In the months after President Lincoln had issued the Emancipation Proclamation in January of 1863, no infrastructure was in place to provide new freedpeople with basic necessities, let alone to combat a deadly virus. Mortality rates increased. In the face of a widespread epidemic, the people had to help themselves in order to survive. Harriet Jacobs, a formerly enslaved woman who had escaped to the North but returned to the South to help, wrote to charitable groups and asked them to immediately send clothing, blankets, and other resources. With the money Northern benevolent associations sent, Jacobs, with the eventual assistance of the military, constructed a makeshift hospital for freedpeople.

In Baltimore, Miss Downs, a black woman who operated a boardinghouse, used her small income to care for children orphaned by smallpox. C. E. McKay, a white reformer, wrote in a newsletter that part of Downs’s income had been “expended in medicines for one of the little orphans, who is dropsical, her head and neck swelled to an unnatural size, and her arms and legs slender as pipes.” Downs wasn’t the only person to open her home to the orphans. Black women in many communities took in children who lost their parents to smallpox. Evidence of how African Americans had to care for themselves during the epidemic, like McKay’s report, are buried in diaries and Northern benevolent associations’ newsletters, not in government records, as the health of their communities suffered well into the 20th century.

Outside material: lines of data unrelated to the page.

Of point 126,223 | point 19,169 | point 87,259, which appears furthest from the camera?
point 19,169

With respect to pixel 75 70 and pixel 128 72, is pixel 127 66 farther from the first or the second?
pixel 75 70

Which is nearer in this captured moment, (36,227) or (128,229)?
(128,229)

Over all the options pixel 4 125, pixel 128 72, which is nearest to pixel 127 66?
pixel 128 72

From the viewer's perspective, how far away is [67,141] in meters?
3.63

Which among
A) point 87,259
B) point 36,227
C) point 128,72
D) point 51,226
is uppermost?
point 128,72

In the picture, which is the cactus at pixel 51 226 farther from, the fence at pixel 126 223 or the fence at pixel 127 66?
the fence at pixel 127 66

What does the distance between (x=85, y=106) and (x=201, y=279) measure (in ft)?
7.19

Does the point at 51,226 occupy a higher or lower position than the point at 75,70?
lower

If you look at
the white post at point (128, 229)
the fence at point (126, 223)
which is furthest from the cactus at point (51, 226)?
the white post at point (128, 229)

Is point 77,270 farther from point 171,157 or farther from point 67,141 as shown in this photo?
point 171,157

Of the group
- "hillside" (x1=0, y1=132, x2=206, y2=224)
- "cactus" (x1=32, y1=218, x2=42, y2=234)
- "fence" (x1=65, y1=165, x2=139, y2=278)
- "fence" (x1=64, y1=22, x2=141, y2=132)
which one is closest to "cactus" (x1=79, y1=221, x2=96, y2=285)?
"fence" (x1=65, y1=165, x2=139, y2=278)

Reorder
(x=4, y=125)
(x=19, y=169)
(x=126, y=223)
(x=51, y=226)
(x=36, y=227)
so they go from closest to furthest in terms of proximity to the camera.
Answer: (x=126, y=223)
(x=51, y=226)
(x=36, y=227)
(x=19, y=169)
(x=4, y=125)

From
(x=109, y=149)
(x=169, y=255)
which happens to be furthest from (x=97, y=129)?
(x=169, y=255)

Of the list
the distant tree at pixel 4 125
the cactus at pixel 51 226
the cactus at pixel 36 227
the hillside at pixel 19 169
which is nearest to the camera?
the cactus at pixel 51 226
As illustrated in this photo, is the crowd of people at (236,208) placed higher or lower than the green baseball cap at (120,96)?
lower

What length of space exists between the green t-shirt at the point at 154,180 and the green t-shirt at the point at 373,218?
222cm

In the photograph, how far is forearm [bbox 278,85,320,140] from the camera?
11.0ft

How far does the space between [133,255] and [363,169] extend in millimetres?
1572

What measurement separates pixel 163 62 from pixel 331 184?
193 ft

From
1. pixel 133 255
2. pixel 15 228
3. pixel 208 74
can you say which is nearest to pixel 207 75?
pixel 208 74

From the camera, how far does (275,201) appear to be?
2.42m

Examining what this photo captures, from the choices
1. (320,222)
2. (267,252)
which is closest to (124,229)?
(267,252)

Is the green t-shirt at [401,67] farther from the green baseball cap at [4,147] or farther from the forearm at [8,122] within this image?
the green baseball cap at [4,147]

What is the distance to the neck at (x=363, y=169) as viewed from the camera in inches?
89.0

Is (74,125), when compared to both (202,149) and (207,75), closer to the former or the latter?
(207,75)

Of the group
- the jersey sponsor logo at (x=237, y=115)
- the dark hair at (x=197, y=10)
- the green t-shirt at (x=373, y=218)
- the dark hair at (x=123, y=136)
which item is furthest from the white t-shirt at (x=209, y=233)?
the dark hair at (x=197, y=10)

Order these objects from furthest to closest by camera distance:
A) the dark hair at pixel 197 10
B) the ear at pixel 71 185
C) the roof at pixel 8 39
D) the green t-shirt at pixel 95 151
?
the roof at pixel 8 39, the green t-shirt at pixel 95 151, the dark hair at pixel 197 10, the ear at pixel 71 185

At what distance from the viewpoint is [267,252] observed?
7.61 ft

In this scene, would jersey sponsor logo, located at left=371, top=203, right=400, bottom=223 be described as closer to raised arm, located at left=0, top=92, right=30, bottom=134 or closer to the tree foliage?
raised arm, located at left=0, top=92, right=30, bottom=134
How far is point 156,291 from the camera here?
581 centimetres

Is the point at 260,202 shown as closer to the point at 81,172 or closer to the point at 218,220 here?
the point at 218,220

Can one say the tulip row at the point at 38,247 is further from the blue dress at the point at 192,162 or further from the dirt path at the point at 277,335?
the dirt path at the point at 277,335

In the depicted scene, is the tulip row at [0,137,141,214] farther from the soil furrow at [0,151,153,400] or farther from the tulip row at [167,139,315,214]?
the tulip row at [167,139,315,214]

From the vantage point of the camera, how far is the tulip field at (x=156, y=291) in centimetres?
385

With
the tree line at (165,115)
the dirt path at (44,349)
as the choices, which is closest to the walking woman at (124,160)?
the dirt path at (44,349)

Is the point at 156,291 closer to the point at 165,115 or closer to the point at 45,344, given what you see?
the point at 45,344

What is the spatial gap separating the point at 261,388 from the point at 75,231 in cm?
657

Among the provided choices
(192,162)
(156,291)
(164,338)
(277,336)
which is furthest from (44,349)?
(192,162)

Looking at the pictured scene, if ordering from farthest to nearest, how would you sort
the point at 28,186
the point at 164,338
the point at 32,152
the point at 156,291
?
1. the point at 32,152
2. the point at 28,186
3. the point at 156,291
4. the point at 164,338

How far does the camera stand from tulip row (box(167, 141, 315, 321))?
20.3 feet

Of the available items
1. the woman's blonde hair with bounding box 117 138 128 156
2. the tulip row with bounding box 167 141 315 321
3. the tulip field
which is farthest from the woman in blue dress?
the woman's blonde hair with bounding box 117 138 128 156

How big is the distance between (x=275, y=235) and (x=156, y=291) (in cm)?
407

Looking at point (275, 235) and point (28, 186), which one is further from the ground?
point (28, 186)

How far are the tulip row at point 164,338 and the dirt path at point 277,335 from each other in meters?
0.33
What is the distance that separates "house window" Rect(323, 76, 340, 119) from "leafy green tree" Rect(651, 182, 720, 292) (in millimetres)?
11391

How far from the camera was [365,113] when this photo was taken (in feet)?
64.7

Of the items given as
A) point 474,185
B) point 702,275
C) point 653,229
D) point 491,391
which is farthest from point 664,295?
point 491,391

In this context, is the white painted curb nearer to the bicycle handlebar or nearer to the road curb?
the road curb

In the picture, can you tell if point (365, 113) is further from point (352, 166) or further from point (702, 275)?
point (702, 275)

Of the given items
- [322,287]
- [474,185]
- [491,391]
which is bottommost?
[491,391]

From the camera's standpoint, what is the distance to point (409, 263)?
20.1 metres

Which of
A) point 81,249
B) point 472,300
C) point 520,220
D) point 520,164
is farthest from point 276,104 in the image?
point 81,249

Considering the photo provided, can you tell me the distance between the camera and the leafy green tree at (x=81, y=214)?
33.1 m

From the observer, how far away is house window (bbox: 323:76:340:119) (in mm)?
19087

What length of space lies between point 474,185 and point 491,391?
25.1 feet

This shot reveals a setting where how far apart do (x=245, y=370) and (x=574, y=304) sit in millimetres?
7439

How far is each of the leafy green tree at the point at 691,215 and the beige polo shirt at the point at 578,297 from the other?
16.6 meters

In the 1980s, the medical community struggled to define the pathology behind a new illness.  Doctors and researchers described it as “the gay plague,” “gay cancer,” or its scientific euphemism, GRID, which stood for “gay-related immune deficiency.” Scientists later made a more precise definition, separating the presence of the virus and its behavior, referring to the former as HIV, human immunodeficiency virus, and the latter as AIDS, acquired immunodeficiency syndrome.

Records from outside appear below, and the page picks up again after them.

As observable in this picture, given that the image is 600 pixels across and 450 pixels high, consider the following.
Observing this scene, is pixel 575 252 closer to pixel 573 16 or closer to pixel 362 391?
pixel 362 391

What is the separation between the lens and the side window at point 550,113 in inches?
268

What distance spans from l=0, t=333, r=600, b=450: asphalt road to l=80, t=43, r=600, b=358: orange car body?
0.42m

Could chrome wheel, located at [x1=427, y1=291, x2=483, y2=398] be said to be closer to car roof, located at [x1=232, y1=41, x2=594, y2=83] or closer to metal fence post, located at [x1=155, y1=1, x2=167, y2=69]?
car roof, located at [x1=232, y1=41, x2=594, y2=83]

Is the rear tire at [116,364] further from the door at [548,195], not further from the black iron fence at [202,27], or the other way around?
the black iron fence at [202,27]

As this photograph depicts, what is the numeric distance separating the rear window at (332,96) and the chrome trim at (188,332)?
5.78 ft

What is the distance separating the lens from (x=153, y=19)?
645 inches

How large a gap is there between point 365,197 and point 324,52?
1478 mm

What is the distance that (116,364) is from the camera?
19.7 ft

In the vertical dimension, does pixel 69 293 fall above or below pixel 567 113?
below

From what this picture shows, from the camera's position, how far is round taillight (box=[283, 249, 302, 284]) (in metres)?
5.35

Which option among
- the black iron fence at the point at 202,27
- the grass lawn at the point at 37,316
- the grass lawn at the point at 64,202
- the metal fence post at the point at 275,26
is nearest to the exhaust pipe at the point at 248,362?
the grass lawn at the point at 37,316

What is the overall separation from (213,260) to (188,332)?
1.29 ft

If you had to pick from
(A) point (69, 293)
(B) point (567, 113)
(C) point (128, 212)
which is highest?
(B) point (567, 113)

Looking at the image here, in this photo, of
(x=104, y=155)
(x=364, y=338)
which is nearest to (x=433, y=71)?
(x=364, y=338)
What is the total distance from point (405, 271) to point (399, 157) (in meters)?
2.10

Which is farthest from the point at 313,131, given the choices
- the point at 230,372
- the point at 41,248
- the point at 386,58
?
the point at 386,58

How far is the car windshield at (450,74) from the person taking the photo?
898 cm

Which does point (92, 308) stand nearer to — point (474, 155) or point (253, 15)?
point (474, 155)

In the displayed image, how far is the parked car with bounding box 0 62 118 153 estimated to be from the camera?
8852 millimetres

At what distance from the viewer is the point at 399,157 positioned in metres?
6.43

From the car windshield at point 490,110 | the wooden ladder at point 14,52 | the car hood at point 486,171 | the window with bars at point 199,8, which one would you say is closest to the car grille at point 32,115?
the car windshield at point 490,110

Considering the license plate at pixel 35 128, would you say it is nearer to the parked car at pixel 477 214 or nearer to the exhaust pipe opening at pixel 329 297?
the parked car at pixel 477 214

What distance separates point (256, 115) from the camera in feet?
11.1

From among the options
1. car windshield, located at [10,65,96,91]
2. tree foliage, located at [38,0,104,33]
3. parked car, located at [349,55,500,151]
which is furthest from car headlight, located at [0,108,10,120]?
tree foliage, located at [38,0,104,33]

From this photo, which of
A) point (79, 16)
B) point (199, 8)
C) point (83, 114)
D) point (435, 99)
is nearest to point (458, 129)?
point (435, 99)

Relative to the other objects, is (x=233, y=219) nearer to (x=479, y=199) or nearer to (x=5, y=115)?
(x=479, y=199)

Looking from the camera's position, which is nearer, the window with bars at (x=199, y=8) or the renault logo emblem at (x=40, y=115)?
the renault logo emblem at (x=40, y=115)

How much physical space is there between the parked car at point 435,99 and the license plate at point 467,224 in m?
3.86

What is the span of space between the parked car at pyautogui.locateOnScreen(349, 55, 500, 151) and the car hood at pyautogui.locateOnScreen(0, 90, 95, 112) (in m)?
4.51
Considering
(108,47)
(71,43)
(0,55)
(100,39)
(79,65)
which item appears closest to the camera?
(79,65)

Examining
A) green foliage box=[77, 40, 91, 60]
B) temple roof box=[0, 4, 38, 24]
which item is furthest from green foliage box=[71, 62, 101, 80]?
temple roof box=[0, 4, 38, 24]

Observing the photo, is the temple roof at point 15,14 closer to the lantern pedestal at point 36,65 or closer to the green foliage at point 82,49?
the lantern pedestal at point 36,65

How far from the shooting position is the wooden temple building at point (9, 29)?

Some claim today that President Donald Trump’s dismantling of the National Security Council’s pandemic team in 2018 exacerbated the government’s ability to quickly respond to the coronavirus pandemic. The same can be said about the AIDS epidemic. As the Harvard professor David Jones has recently pointed out in the New England Journal of Medicine, “esteemed microbiologists Macfarlane Burnet and David White predicted in 1972 that ‘the most likely forecast about the future of infectious diseases is that it will be very dull’” due to the rise of antibiotics and immunizations. By the early 1980s, as more funding went to cancer research, many departments of virology had dissipated. So when HIV emerged, many incorrectly identified it as a cancer. The failure to identify HIV as a virus, let alone as a retrovirus, led to its further spread and dramatically slowed down diagnoses.

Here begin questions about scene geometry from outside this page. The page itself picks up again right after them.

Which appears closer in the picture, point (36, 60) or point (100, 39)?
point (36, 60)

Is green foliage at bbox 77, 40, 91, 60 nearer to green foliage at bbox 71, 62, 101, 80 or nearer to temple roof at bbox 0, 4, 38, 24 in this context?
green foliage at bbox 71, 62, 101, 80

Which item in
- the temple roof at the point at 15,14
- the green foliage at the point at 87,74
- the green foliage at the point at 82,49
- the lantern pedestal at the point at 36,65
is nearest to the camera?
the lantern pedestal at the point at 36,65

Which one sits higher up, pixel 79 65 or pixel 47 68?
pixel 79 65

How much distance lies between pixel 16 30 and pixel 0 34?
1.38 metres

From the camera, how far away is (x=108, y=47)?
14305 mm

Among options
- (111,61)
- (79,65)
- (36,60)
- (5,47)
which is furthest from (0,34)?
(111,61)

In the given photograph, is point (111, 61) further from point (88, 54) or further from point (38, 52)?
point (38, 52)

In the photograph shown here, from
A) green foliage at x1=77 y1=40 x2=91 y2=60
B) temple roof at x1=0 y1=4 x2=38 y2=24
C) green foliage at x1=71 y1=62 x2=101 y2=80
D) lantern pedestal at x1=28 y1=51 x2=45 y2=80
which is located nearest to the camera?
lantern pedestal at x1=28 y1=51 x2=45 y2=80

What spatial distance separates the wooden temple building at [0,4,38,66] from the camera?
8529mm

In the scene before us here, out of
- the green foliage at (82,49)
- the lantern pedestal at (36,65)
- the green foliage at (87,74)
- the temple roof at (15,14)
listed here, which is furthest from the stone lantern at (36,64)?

But even this fallout was not the biggest threat to the people affected. Like smallpox among newly freedpeople, HIV was seen as an epidemic that only affected a marginalized minority: gay men. Many within the Ronald Reagan administration refused to even acknowledge the epidemic. And when they did, they joked about it. Though HIV presented much more of a medical and scientific question than coronavirus or smallpox, apathy proved to be as lethal as the virus.

History has shown us time and time again that epidemics worsen when the federal and state leaders with the power to implement preventive efforts fail to take it seriously. In the past few years, public-health and national-security officials have issued warnings that the U.S. was not ready for a pandemic, but the government failed to act then. Now the coronavirus is in all 50 states. In the 1860s and in the 1980s, communities had to find a way to help themselves. Today the government has a chance to not make the same mistake again.

Jim Downs, a history professor at Gettysburg College, is the author of Maladies of Empire: How Colonialism, Slavery, and War Transformed Medicine.